Mechanical Thrombectomy – Faster than Ever

Hildegard Kaulen, PhD |  01-02-2016

When caring for a patient with acute ischemic stroke, Professor Martin Bendszus and his team are racing against the clock. Using a combination of a CT scanner and mobile C-arm they cut the transfer time between stroke diagnosis and mechanical thrombectomy. The patient is diagnosed and treated in the same room on the same table, without transfer. Already in the first three patients, picture-to-puncture time was as little as 35 minutes.

Photo: Carsten Buell


The world of stroke has changed. For a long time, the only proven effective treatment for acute ischemic stroke was intravenously administered thrombolysis with recombinant tissue-type plasminogen activator (r-tPA). Now, mechanical thrombectomy has advanced to become an important option. Clinical studies with intriguing names such as MR CLEAN, ESCAPE, EXTEND-IA, SWIFT-PRIME, and REVASCAT have demonstrated that interventional clot retrieval improves the outcome for certain stroke patients.
The evidence was so convincing that the American Heart Association/American Stroke Association updated its guidelines back in June – giving the strongest recommendation possible for patients who meet certain criteria: class 1, level of evidence A.

Around 100 mechanical thrombectomies were performed last year in Heidelberg – this number was reached this year within the first six months. “Since the studies were published, we have received many more referrals from hospitals in the area and are doubling our numbers this year,” says Professor Martin Bendszus, MD, from Heidelberg University Hospital in Germany. Bendszus is Head of Neuroradiology. His department is a key component in the Heidelberg University Hospital stroke center, one of the leading stroke centers in Germany treating hundreds of stroke patients per year. With strict eligibility criteria, Bendszus estimates that around 15 percent of the 270,000 strokes per year in Germany could potentially be considered candidates for mechanical thrombectomy. With broader criteria, he estimates this number may increase to 20 percent.

Figs. 1A-1C:
A 74-year-old male patient was admitted due to an acute stroke. An initial native CT (Fig. 1A) image showed no signs of an early stroke. The perfusion image (Fig. 1B) revealed a delayed time-to-peak (TTP) in the right hemisphere. Angiographic imaging (Fig. 1C) demonstrated a right-sided M1 occlusion.

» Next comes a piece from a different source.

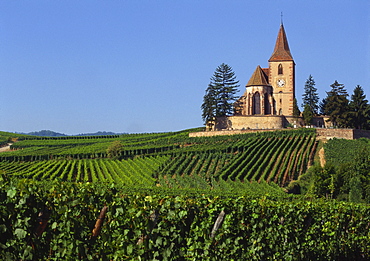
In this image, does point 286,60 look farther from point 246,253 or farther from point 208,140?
point 246,253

In the case of a stroke, the decisive factor – in addition to the patient’s age and the National Institutes of Health Stroke Scale (NIHSS) – is the time it takes to restore perfusion. “In recent trials it was shown that if the blocked artery can be recanalized 20 minutes faster, this increases the chances of a better clinical outcome in the range of 10-15%,” says Bendszus. Unfortunately, in most hospitals critical time is lost while patients are transferred between emergency room, diagnostic imaging, and interventional suite, as well as with negotiations between parties preceding each transfer.

Professor Martin Bendszus, MD, Head of Neuroradiology, Heidelberg University Hospital, Germany
"Since the studies showed that mechanical thrombectomy is a safe and effective treatment for acute ischemic strokes, we no longer ask why we should perform one, but rather why we shouldn’t." Professor Martin Bendszus, MD, Head of Neuroradiology, Heidelberg University Hospital, Germany

In Heidelberg, the CT and biplane angiography systems are located in adjacent rooms, yet it still takes fifteen to twenty minutes to move a patient. If the rooms are located further apart, as is the case in a number of hospitals, the move takes much longer. During the time the brain is not perfused approximately two million brain cells die every minute. This is why, when planning his second thrombectomy suite, Bendszus looked for a solution that avoided the need to move the patient, and with a better picture-to-puncture time. He wanted the diagnostic imaging and the mechanical opening of the artery to take place on one table and in one room. In a combined system, the technical personnel can begin preparing for the intervention directly after the patient has been scanned – the best way to minimize picture-to-puncture time.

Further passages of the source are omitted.